If the Boolean expression $$p \oplus q \wedge \sim p \odot q$$ is equivalent to $$p \wedge q$$, where $$\oplus$$, $$\odot \in \{\wedge, \vee\}$$, then the ordered pair $$(\oplus, \odot)$$ is:

We begin with the symbolic sentence

$$p \;\oplus\; q \wedge \sim p \;\odot\; q$$

The tilde $$\sim$$ (negation) always has the highest precedence. Among the binary connectives we remember the usual rule “AND binds more strongly than OR”. Therefore the fixed connective $$\wedge$$ (which is written explicitly in the statement) is evaluated before whichever symbol will finally be placed in $$\oplus$$. In the same way, the symbol $$\odot$$ will first be replaced by either $$\wedge$$ or $$\vee$$ and then be evaluated inside the parentheses that we shall introduce for clarity.

So, whatever the final choice of $$\oplus$$ and $$\odot$$ is, the expression can be read as

$$p \;\oplus\; \bigl(q \wedge (\sim p \;\odot\; q)\bigr).$$

We are told that, after the two replacements are made, the above statement must be identically equal to the simple conjunction $$p \wedge q$$. There are only four possible ordered pairs

$$(\oplus,\;\odot)\;=\; (\vee,\wedge),\; (\wedge,\wedge),\; (\vee,\vee),\; (\wedge,\vee).$$

We shall substitute each pair one by one, simplify by ordinary Boolean algebra, and see which pair really gives $$p\wedge q$$.

1. $$(\oplus,\odot)=(\vee,\wedge)$$

$$\begin{aligned} p\vee\bigl(q\wedge(\sim p\wedge q)\bigr) &=p\vee\bigl(q\wedge\sim p\wedge q\bigr)\\[2mm] &=p\vee\bigl(q\wedge q\wedge\sim p\bigr)\\[2mm] &=p\vee(q\wedge\sim p)\\[2mm] &\;=\;(p\vee q)\wedge(p\vee\sim p)\qquad\text{[distributive law]}\\[2mm] &=p\vee q. \end{aligned}$$

This is $$p\vee q$$, not $$p\wedge q$$, so the first pair fails.

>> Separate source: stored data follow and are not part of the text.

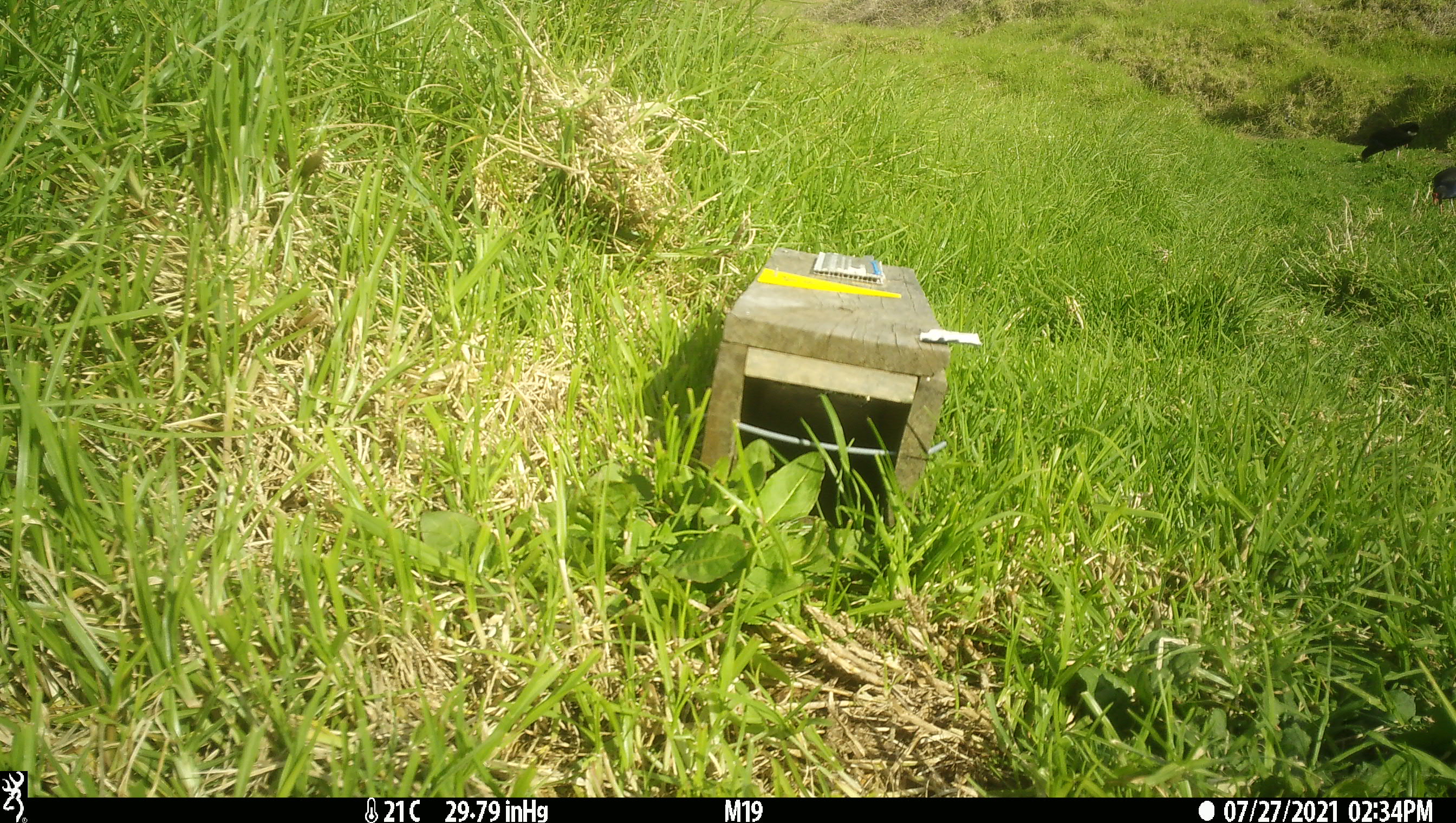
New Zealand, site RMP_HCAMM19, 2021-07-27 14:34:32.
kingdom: Animalia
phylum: Chordata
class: Aves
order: Gruiformes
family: Rallidae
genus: Porphyrio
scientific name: Porphyrio melanotus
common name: australasian swamphen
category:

2. $$(\oplus,\odot)=(\wedge,\wedge)$$

$$\begin{aligned} p\wedge\bigl(q\wedge(\sim p\wedge q)\bigr) &=p\wedge q\wedge\sim p\wedge q\\[2mm] &=p\wedge\sim p\wedge q\\[2mm] &=\text{False}. \end{aligned}$$

This is the zero (contradiction) function, not $$p\wedge q$$, so the second pair is also rejected.

3. $$(\oplus,\odot)=(\vee,\vee)$$

$$\begin{aligned} p\vee\bigl(q\wedge(\sim p\vee q)\bigr) &=p\vee\bigl((q\wedge\sim p)\vee(q\wedge q)\bigr)\\[2mm] &=p\vee\bigl((q\wedge\sim p)\vee q\bigr)\\[2mm] &=p\vee q. \end{aligned}$$

Again the result is $$p\vee q\neq p\wedge q$$, so the third pair does not work either.

4. $$(\oplus,\odot)=(\wedge,\vee)$$

$$\begin{aligned} p\wedge\bigl(q\wedge(\sim p\vee q)\bigr) &=p\wedge\Bigl(q\wedge\bigl[(\sim p\vee q)\bigr]\Bigr)\\[2mm] &\text{Use the distributive law inside the square brackets:}\\[2mm] &\qquad q\wedge(\sim p\vee q) =(q\wedge\sim p)\vee(q\wedge q) =(q\wedge\sim p)\vee q\\[2mm] &\qquad\qquad =q\vee(q\wedge\sim p)=q.\\[4mm] \therefore\; p\wedge\bigl(q\wedge(\sim p\vee q)\bigr) &=p\wedge q. \end{aligned}$$

This time the simplified form is exactly $$p\wedge q$$, the target expression. Hence only the ordered pair $$\bigl(\wedge,\;\vee\bigr)$$ satisfies the requirement.

Therefore the Boolean sentence is equivalent to $$p\wedge q$$ only when

$$ (\oplus,\;\odot)=\;(\wedge,\;\vee). $$

Hence, the correct answer is Option 4.